SOURCE MATERIAL:
::::

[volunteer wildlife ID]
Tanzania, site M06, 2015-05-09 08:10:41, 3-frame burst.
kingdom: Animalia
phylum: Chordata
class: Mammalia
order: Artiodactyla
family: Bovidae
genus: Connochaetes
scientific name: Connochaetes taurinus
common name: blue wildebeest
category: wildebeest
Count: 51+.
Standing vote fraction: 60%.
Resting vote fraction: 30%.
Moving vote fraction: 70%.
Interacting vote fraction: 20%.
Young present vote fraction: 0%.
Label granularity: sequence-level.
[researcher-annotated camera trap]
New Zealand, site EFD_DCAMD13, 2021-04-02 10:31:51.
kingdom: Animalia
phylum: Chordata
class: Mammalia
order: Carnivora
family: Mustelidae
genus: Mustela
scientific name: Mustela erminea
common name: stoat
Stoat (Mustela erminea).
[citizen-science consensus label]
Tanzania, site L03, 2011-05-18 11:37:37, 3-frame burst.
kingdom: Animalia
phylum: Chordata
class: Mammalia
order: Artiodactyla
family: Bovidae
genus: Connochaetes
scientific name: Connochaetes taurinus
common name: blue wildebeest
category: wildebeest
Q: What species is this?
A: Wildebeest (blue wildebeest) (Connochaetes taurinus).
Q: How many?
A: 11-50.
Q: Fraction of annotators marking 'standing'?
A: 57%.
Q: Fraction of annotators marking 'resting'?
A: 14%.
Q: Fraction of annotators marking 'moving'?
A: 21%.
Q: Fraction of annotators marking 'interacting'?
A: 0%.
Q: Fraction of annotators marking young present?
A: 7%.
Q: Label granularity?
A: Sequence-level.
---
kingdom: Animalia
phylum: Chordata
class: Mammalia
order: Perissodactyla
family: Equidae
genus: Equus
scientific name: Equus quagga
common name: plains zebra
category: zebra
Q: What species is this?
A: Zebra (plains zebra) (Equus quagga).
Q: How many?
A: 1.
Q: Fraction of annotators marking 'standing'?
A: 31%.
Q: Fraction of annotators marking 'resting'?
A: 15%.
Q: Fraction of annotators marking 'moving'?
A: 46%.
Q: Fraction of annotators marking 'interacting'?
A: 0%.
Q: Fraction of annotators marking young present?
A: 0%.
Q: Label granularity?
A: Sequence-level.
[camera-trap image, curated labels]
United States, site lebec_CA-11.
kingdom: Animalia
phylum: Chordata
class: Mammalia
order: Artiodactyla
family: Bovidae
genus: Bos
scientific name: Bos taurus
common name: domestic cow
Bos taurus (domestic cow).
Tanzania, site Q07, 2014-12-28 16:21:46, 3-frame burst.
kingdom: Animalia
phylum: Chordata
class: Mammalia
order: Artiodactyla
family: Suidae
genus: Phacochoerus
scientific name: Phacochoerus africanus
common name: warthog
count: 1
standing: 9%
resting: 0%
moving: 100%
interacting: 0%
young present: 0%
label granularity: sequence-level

::::

ABOUT THIS TASK:
Check each line above for the string "trap" and copy every line that has it.

OUTPUT FOR THIS EXERCISE:
[researcher-annotated camera trap]
[camera-trap image, curated labels]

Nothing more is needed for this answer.